» **WHAT YOU NEED TO DO**:
A. Using the article about the Roseanne reboot, decide whether each statement agrees with it: (i) The reboot's audience reached 25 million once delayed views were counted. (ii) Sara Gilbert plays Roseanne's sister. (iii) The show returned after 10 years off the air. Answer yes or no for each, quoting the deciding words from the article.
B. According to the article about the Roseanne reboot, what rating did the first episodes get among adults aged 18-49?
C. Carry on the article about the Roseanne reboot from its last sentence.

» **SELECTION**:
The Roseanne rollercoaster has hit a crazy new high overnight, with the revelation that the reboot of her classic sitcom has now pulled in an astounding audience of 25 million after delayed views were taken into account. But now the show’s sometimes troubled cast are facing their toughest tests ever.
After 20 years off the air, the return of the show has exceeded all expectations – especially after intense controversy over the fact that Roseanne’s character is a vocal supporter of Donald Trump.
The controversy appears to have deeply rattled some cast members, with openly gay Sara Gilbert, who plays daughter Darlene, said to be 'nervous' about being incorrectly associated with Trump. She somewhat defensively told Andy Cohen, ‘The Conners aren’t Trump supporters. Roseanne’s character is a Trump supporter — she’s the only one that supports - and we never say his name, actually, in the show.’
Despite many high profile anti-Trump activists taking to Twitter to announce they were boycotting the program, that didn’t seem to damage ratings at all, with the first episodes achieving a massive 7.3 rating among adults aged 18-49 – many of whom weren’t even born when the show first aired - and 6.6 million people watching since premiere night, via streaming services.

» **DATA SECTION**:
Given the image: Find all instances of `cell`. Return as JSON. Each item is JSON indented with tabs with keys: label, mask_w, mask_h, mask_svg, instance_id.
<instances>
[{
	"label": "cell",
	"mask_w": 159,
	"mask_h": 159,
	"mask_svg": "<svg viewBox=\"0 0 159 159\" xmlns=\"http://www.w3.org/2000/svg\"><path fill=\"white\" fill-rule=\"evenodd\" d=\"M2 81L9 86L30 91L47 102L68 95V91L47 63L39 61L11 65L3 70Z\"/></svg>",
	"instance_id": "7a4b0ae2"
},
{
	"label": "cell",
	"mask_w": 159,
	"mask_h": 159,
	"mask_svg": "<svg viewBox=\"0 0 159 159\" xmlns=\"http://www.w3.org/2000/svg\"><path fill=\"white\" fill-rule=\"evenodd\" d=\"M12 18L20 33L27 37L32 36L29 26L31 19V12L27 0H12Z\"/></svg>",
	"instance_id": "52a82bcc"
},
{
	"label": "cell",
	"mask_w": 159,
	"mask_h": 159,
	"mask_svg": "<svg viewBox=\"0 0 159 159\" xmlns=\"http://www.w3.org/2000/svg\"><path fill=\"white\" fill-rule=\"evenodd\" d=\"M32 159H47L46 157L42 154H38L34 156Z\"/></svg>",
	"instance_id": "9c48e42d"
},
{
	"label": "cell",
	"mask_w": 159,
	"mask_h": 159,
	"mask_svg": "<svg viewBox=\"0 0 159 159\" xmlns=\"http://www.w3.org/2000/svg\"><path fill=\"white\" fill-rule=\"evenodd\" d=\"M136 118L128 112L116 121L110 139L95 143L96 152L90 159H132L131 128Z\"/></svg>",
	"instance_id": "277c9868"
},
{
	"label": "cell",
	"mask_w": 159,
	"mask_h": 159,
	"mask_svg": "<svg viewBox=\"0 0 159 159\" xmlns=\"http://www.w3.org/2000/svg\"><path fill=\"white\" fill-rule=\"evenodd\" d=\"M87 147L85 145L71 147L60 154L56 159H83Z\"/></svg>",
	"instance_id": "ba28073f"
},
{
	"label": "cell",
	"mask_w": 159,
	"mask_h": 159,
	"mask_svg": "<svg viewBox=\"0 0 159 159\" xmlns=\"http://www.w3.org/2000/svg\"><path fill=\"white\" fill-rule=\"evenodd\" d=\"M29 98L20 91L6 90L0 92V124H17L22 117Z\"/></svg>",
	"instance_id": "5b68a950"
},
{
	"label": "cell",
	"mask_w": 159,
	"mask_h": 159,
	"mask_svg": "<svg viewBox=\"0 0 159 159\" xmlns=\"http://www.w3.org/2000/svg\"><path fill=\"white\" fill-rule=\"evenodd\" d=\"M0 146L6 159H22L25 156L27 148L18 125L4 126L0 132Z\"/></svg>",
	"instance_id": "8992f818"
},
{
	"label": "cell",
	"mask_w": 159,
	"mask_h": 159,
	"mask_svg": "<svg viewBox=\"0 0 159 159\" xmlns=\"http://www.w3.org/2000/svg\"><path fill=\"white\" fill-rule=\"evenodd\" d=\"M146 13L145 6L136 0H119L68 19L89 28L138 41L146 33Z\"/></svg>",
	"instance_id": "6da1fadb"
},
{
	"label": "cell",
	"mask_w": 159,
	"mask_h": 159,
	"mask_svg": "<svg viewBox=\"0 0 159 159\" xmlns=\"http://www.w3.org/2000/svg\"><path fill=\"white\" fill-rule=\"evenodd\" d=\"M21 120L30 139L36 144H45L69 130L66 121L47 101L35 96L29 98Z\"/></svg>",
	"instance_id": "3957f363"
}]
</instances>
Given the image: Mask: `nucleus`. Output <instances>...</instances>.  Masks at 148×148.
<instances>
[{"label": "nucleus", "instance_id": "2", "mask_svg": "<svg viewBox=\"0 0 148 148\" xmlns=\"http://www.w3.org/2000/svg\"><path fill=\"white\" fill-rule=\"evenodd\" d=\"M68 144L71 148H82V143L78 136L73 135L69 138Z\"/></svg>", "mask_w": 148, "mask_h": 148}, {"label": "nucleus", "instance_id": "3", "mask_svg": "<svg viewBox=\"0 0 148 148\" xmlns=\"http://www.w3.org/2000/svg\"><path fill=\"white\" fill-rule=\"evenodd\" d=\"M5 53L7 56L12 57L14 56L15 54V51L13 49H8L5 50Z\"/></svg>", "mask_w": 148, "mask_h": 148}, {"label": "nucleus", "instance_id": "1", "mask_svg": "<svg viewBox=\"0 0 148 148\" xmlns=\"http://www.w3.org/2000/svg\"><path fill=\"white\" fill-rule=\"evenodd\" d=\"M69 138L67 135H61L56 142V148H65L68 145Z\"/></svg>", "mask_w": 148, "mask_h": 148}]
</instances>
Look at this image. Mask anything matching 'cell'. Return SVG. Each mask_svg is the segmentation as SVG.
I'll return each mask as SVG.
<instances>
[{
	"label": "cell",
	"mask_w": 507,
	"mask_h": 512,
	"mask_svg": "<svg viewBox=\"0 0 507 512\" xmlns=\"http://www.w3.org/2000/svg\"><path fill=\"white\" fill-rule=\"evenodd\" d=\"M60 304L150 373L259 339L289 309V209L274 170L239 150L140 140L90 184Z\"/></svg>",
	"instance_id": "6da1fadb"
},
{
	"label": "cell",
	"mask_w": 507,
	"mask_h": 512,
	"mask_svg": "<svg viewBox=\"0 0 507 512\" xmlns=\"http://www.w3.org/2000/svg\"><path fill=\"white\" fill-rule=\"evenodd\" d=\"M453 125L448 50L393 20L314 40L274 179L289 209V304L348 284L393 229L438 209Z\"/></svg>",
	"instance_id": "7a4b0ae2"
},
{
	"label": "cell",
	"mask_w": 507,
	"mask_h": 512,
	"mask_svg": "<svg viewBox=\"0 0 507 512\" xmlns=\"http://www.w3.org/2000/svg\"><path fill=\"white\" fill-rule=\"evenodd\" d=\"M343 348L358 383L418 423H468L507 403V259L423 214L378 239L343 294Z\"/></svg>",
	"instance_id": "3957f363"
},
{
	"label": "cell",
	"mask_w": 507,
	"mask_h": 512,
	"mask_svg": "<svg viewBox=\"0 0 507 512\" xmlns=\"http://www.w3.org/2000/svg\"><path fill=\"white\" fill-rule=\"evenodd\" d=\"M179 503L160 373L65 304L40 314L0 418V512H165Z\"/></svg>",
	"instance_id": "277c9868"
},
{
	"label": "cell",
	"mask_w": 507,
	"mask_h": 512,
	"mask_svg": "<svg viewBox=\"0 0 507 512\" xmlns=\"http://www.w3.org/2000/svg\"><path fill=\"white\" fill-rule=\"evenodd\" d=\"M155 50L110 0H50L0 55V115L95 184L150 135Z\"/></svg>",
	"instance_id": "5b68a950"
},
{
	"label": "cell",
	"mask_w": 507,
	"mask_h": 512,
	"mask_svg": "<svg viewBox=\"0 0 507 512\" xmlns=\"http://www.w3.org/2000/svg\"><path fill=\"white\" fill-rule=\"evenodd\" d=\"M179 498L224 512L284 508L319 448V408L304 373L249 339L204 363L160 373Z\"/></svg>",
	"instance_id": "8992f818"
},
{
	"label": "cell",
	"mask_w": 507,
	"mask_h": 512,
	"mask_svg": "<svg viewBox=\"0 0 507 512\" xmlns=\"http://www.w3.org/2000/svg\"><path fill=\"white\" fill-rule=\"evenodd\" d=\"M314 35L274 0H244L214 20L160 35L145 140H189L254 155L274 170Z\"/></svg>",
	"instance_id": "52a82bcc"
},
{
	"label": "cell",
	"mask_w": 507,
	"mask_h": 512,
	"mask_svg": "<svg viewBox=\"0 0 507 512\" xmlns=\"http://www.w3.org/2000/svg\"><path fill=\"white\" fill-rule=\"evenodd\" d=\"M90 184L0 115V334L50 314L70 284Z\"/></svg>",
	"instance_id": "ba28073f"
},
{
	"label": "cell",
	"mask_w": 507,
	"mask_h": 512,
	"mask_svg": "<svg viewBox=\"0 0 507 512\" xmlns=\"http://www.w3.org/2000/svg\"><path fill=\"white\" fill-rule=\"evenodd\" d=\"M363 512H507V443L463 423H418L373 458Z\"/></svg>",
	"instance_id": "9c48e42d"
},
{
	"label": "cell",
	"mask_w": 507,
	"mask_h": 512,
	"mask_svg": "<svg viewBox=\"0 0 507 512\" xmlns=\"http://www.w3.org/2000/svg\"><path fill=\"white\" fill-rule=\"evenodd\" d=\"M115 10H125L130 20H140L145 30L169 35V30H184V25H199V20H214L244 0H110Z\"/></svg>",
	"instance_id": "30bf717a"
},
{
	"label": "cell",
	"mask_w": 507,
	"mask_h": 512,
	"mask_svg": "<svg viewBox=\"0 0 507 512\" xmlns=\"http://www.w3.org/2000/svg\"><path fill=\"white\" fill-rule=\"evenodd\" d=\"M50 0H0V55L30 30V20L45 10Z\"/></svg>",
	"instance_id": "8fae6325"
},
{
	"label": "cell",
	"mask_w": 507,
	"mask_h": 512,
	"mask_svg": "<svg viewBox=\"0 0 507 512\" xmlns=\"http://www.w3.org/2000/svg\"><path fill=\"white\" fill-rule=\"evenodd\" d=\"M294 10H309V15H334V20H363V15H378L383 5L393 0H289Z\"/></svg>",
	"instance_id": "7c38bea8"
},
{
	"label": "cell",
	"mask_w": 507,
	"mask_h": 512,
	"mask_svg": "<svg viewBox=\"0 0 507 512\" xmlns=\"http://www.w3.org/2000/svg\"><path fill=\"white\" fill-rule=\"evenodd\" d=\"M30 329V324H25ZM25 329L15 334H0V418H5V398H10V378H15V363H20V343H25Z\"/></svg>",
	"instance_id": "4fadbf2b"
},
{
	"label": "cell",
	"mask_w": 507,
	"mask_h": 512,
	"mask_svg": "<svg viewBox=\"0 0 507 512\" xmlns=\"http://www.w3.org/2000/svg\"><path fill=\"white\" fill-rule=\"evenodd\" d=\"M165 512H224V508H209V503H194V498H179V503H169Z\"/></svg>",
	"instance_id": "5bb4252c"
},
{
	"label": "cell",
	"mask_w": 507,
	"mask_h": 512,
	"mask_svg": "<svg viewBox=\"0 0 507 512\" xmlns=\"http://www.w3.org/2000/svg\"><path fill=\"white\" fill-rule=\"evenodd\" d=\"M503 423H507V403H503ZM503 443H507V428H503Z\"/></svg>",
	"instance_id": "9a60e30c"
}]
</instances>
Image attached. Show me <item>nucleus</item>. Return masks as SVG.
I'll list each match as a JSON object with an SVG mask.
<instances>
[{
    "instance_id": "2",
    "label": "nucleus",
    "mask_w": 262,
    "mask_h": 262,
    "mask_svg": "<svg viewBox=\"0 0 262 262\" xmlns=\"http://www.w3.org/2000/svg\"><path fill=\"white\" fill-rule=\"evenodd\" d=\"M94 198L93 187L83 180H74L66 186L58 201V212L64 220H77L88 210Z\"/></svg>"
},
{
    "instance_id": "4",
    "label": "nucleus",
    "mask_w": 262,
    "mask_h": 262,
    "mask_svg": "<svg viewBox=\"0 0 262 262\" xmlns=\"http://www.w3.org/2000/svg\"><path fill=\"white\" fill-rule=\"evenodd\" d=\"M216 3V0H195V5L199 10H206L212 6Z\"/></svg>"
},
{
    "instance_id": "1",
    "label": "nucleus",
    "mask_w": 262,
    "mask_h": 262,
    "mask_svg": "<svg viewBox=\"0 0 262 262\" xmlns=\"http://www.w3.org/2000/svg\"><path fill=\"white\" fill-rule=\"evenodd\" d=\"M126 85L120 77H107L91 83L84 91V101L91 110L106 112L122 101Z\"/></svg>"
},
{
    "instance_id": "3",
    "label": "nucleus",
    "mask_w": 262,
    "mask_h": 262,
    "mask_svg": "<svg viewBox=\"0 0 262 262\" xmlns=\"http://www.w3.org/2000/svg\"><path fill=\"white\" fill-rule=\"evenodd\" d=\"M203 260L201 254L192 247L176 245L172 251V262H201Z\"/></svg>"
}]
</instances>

» **OUTPUTS BY TASK**:
A.
(i) Yes: "the reboot of her classic sitcom has now pulled in an astounding audience of 25 million after delayed views were taken into account."
(ii) No: "Sara Gilbert, who plays daughter Darlene"
(iii) No: "After 20 years off the air"

B. A 7.3 rating.

C.
But now Roseanne is under intense scrutiny, with the Hollywood Reporter noting, ‘Tuesday's second night, its third of nine scheduled episodes overall, is under enormous pressure to retain a good portion of its record haul.’
Not helping to keep things calm on set has been Sandra Bernhard, who played Nancy on the original show and has already pre-recorded one episode for the reunion season. She has gone much further than Sara Gilbert by openly attacking Trump-supporting women, without specifically naming her boss, Roseanne. In a no-holds-barred tirade, she slammed Trump women as being jealous of Hillary Clinton's career success, and accused them of being 'under the thumb of their husbands.'
'A lot of women have compromised, given in, raised their kids and not had the luxury of being able to think for themselves,' she raged. 'And when you sacrifice that in your life and say I don't think I'm going to lean on somebody else financially that means you've got to get up every day and go work.'
Roseanne has remained notably silent on the matter, and it remains to be seen if Bernhard gets a second spot on the show.
The show’s immense success has only intensified controversy surrounding Roseanne’s political beliefs, with new scrutiny on her past tweets, which have appeared to support a number of bizarre political conspiracy theories, including PizzaGate. Also coming back into circulation has been a highly controversial old photo shoot Roseanne did for a Jewish satirical magazine, in which she dressed as Adolf Hitler, and is pictured removing singed gingerbread people from an oven.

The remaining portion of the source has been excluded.